Castellaneta, portraying Joe Spencer in this episode, is the voice actor of Homer Simpson on The Simpsons, which had been established as O'Neill's favorite television program. Joe mentions that he sees O'Neill's analogy of The Simpsons character Montgomery Burns as the Stargate SG-1 characters, the Goa'uld. Anderson, at a 2023 Prague Comic-Con interview, revealed that The Simpsons was a favorite show and that Castellaneta invited him to guest star, and as such, was subsequently featured on the 2006 The Simpsons episode "Kiss Kiss, Bang Bangalore", written by Castellaneta.
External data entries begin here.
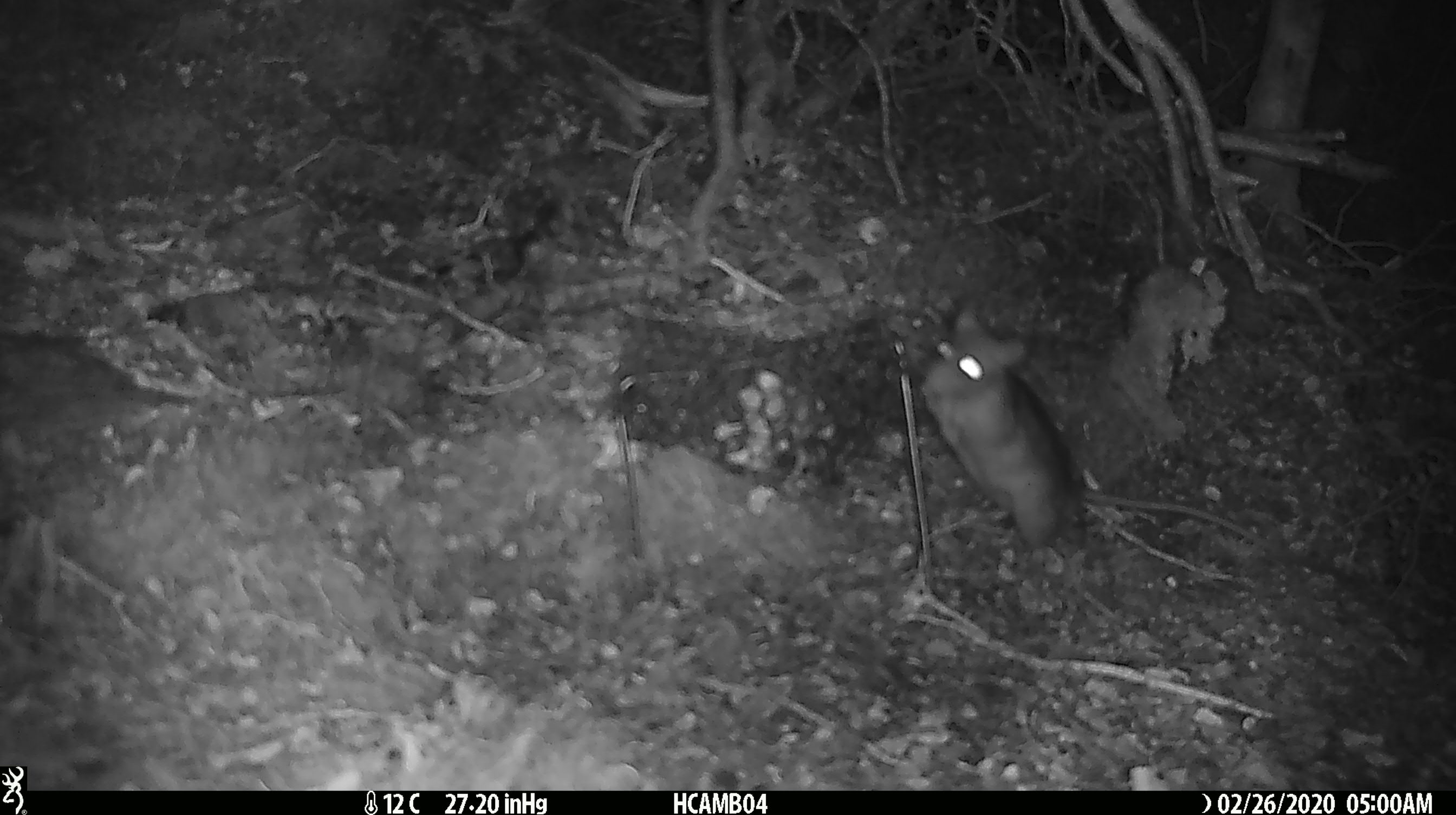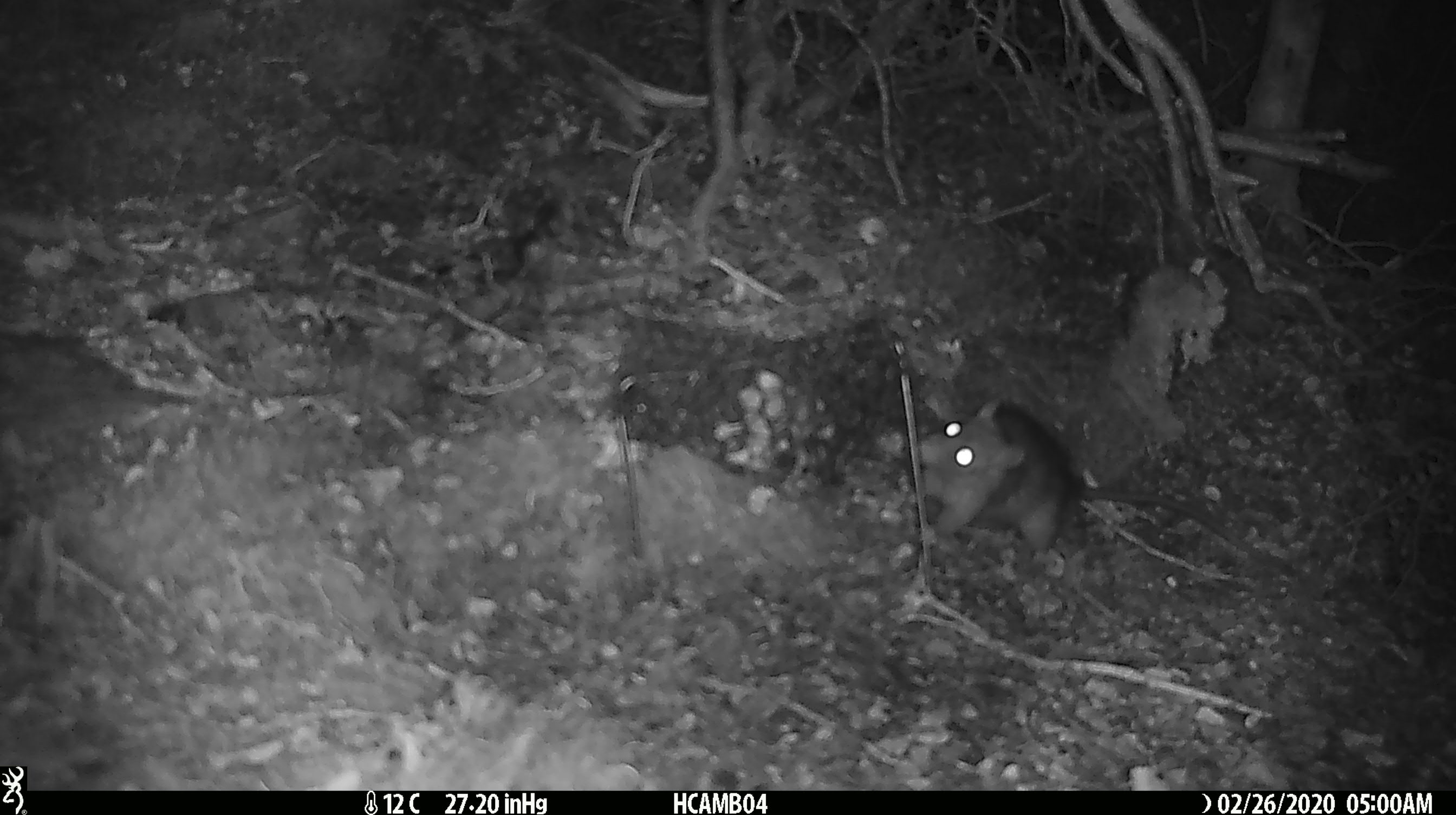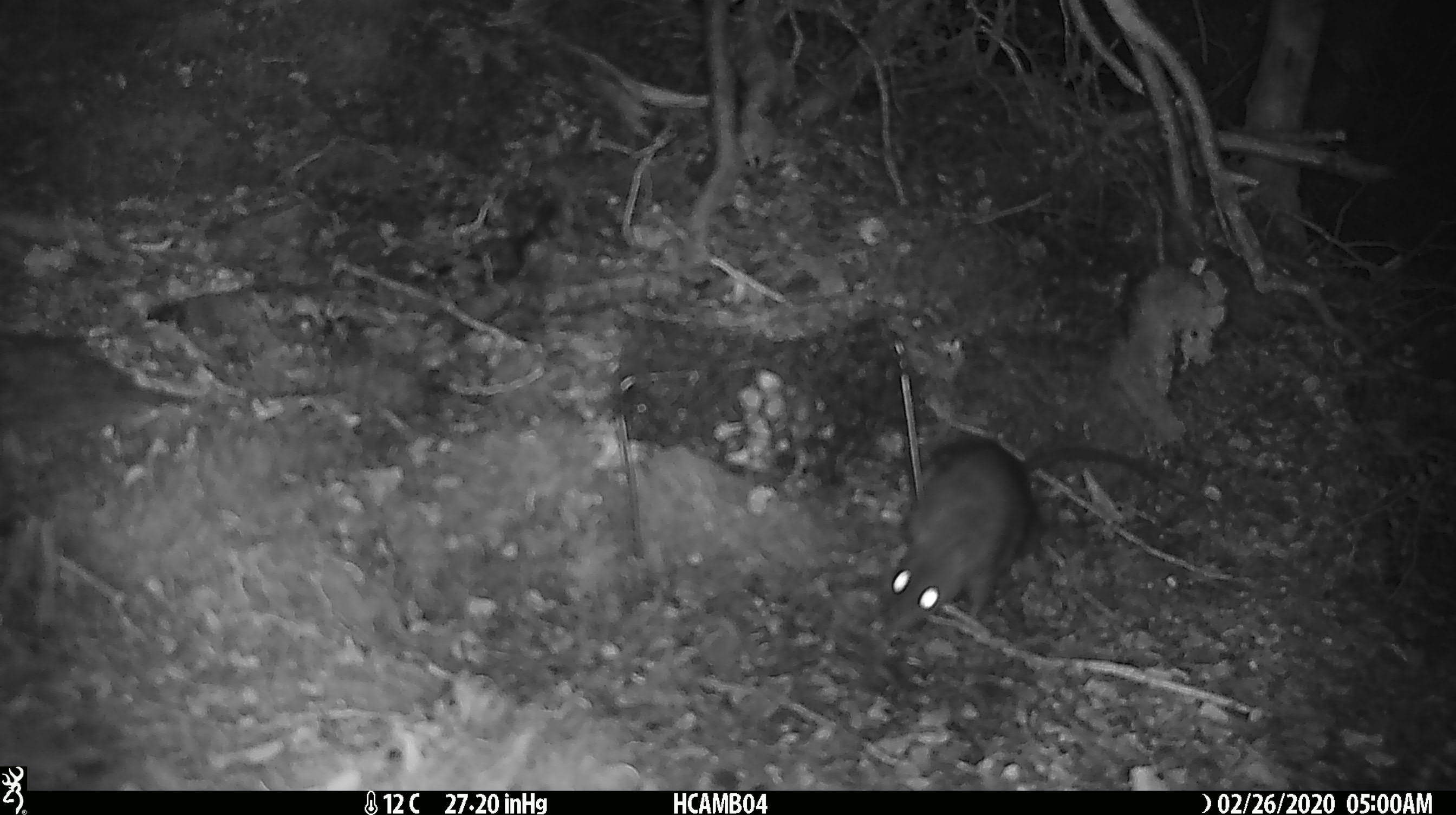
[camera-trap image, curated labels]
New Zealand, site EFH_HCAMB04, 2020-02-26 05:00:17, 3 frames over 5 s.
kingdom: Animalia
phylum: Chordata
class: Mammalia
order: Rodentia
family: Muridae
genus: Rattus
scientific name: Rattus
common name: rat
Rat (Rattus).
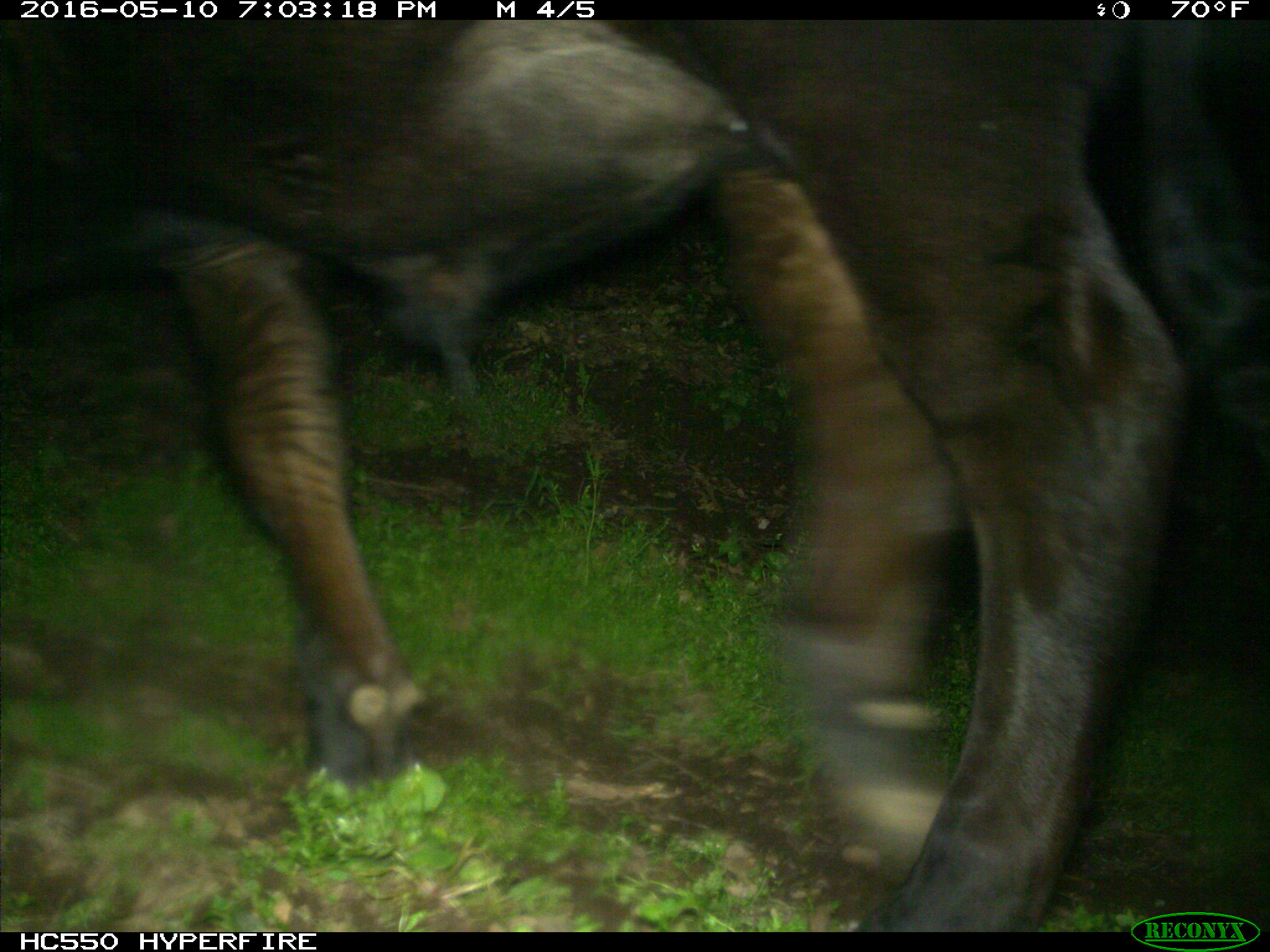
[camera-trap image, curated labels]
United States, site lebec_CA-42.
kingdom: Animalia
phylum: Chordata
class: Mammalia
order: Artiodactyla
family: Bovidae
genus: Bos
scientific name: Bos taurus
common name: domestic cow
On the European and Australian Stargate SG-1 DVD releases of Season 8, "Citizen Joe" was the 18th episode, instead of the 15th of airtime order. The previous episode to "Citizen Joe" was "Full Alert" and the next episode is "Moebius Part 1" on the DVDs. Only the Region 1 DVD set has a commentary for this episode. Jonas Quinn (portrayed by Corin Nemec) is mentioned in this episode for the first time since "Death Knell". Bruce Woloshyn (digital effects supervisor) appears in a cameo as the garage sale homeowner who sells Joe Spencer the Ancient stone device.